Andrej Karpathy, co-founder of OpenAI and former Tesla AI director, released an interactive “AI Job Exposure Map” on March 15 that quickly went viral across the internet. The project analyzed 342 occupations from the U.S. Bureau of Labor Statistics Occupational Outlook Handbook, feeding job descriptions into a large language model to assign each role an exposure score from 0 to 10 — measuring how much AI could theoretically reshape that work. The map covered approximately 143 million U.S. jobs and displayed results in a colorful treemap visualization at karpathy.ai/jobs, where rectangle size reflected employment numbers and color represented exposure levels (green for minimal disruption, deep red for extensive automation).
Key Data: 42% of Jobs Highly Exposed, Average Score 4.9
Across the entire U.S. workforce, the weighted average exposure landed around 4.9 out of 10, suggesting moderate potential for AI influence overall. But the averages hide a dramatic reality: roughly 42% of American jobs — about 59.9 million workers earning an estimated $3.7 trillion in annual wages — scored 7 or higher on the exposure scale. Breaking the numbers down further, about 6.2 million jobs fell into the minimal exposure category, 47.2 million as low, 29.7 million as moderate, 34.7 million as high, and 25.2 million as very high.
The analysis also produced a counterintuitive twist about pay. Lower-income jobs averaging under $35,000 annually scored around 3.4 on exposure, while occupations paying more than $100,000 averaged 6.7. In other words, the higher the paycheck, the more likely the job involved tasks that artificial intelligence systems can replicate or assist with today. Education levels showed a similar pattern: workers without college degrees averaged roughly 4.1, those with bachelor's degrees topped the chart at about 6.7, and advanced degree holders landed around 5.7.
Which Occupations Face Highest Risk? Which Are Safest?
Looking at individual occupations paints an even sharper picture. Medical transcriptionists scored a perfect 10, reflecting how speech recognition and automated documentation systems already perform many of those tasks. Lawyers, accountants, financial analysts and management consultants often scored around 9, largely because their work revolves around structured information, documents and research. Ironically, software developers — the people building many AI tools — also ranked high, often scoring between 8 and 9. Roles such as administrative assistants, bookkeeping clerks and customer service representatives showed similarly elevated exposure levels due to their reliance on digital workflows.

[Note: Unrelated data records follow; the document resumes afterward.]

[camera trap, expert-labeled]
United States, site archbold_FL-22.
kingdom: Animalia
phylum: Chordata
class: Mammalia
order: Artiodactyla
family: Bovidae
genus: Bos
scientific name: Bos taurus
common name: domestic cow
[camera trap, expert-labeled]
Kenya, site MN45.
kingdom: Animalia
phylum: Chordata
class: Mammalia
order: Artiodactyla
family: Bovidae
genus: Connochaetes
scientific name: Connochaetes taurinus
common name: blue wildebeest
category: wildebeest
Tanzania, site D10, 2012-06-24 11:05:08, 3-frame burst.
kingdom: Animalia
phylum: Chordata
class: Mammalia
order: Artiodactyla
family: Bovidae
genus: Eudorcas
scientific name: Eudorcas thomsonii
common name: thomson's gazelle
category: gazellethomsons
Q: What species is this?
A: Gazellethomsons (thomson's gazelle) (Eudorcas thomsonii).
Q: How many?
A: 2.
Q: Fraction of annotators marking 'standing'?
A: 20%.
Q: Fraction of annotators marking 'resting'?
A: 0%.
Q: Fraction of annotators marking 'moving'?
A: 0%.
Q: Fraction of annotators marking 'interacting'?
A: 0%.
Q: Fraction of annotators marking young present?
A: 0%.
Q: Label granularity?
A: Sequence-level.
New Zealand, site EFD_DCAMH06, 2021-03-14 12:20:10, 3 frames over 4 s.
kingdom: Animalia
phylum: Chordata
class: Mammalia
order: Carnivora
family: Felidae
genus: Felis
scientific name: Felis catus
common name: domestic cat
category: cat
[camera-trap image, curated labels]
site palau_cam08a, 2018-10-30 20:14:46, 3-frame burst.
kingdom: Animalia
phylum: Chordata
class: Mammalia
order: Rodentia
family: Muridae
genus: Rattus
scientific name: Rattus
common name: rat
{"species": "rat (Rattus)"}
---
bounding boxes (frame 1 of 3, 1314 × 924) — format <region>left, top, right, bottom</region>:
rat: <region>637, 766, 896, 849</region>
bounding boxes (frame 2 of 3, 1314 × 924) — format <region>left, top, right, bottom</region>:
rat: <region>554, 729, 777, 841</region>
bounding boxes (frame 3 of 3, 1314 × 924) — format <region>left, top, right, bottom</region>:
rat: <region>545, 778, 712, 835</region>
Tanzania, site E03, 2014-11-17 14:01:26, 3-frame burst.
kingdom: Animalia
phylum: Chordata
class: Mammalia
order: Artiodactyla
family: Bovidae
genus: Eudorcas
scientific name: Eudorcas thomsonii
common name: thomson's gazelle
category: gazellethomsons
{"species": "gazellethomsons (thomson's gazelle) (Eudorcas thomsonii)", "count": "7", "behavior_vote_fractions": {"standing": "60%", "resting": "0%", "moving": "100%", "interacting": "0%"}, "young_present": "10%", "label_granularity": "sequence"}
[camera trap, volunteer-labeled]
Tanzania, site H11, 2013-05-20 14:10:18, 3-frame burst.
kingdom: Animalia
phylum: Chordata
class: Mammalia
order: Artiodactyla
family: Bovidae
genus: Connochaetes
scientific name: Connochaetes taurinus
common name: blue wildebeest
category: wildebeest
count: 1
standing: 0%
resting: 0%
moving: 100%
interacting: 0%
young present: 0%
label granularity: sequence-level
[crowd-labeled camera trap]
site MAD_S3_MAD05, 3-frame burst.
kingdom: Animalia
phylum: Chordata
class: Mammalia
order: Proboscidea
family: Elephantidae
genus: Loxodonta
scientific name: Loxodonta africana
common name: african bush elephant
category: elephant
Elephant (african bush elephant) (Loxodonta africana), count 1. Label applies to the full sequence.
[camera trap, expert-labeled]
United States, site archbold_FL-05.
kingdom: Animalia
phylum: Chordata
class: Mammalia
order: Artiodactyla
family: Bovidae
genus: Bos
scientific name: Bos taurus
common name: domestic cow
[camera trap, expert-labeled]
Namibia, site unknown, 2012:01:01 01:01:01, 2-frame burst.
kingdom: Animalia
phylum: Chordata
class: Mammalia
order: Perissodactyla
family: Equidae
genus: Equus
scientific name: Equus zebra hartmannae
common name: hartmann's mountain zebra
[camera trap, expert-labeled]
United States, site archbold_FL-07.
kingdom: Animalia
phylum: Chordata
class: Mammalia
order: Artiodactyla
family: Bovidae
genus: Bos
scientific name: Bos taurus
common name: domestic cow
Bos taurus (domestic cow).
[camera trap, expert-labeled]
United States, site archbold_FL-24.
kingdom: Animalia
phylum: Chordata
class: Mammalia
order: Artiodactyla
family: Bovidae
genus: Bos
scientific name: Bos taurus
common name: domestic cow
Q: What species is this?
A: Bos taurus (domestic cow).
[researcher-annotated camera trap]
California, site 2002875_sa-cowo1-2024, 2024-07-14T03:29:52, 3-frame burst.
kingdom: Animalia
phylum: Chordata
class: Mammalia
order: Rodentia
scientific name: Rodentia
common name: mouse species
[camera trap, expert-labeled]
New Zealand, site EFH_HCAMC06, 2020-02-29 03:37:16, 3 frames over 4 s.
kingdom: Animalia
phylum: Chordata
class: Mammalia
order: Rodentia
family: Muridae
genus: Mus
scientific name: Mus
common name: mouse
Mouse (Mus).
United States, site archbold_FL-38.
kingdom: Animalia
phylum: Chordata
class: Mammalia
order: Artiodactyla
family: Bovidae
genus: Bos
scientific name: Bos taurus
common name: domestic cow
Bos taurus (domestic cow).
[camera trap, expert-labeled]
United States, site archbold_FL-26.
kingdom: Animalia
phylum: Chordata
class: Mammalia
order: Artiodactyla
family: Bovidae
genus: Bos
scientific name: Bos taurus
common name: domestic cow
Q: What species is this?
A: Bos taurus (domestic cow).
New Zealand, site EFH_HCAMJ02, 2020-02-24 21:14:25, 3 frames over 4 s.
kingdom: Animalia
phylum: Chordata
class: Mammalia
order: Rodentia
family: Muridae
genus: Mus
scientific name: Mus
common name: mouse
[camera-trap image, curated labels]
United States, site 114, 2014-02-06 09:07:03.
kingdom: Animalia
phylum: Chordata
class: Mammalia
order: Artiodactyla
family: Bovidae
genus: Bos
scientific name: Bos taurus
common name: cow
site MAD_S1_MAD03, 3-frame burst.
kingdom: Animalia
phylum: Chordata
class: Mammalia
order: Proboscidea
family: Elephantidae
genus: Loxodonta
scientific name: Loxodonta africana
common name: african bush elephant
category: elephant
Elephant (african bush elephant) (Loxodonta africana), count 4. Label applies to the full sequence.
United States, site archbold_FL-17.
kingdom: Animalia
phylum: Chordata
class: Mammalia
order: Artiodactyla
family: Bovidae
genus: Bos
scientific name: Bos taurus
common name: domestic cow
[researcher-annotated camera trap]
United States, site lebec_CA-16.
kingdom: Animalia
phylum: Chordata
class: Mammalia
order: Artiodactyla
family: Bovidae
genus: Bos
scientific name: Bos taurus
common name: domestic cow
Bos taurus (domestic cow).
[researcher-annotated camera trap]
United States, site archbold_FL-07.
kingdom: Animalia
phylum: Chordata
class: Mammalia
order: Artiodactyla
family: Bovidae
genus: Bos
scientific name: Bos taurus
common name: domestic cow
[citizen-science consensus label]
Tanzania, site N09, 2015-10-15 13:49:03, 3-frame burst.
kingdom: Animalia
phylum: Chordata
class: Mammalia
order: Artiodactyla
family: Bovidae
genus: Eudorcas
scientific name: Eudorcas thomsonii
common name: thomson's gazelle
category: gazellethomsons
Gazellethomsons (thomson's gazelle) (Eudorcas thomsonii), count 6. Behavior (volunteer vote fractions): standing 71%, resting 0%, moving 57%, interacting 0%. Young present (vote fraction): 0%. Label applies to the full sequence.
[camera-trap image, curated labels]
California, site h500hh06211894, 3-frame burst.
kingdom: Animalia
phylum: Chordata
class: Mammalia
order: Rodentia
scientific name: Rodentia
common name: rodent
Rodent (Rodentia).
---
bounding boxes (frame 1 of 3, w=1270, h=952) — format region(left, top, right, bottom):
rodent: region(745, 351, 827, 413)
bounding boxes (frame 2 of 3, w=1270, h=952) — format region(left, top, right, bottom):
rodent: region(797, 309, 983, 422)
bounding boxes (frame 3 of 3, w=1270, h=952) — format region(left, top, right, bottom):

On the opposite end of the spectrum, jobs that happen in the physical world rather than on a computer screen fared far better. Plumbers, electricians and construction laborers typically scored between 0 and 2, highlighting the persistent difficulty of automating unpredictable, hands-on tasks.
Elon Musk Responds: 'All Jobs Will Be Optional'
The map's rapid spread online triggered commentary across the technology world, including a brief response from Tesla and SpaceX CEO Elon Musk. Replying to a thread about the visualization, Musk wrote: “All jobs will be optional. There will be universal high income.” The comment echoed Musk's long-standing argument that advanced artificial intelligence and robotics could eventually produce enough economic abundance to reduce reliance on traditional employment.
Despite the attention, Karpathy quickly removed the original website and its GitHub repository, explaining in a follow-up post that the project was a quick experiment — what he described as a two-hour “vibe-coded” exploration inspired by a book he was reading. He noted that the project's exploratory nature was widely misunderstood despite clear disclaimers. Taking the site down did little to slow its spread, however: archived copies appeared almost immediately on the Wayback Machine, and the code repository was forked numerous times by developers who replicated the dataset, scoring rubric, and visualization tools.
The episode illustrates two realities of the modern internet: AI research can ignite global debates overnight, and once data escapes into the open web, it rarely disappears. For now, Karpathy's experiment remains less a prophecy of job losses than a snapshot of how current AI systems overlap with human work. The takeaway is refreshingly straightforward: if your entire job happens on a screen, artificial intelligence may soon become your co-worker — or your fiercest competitor.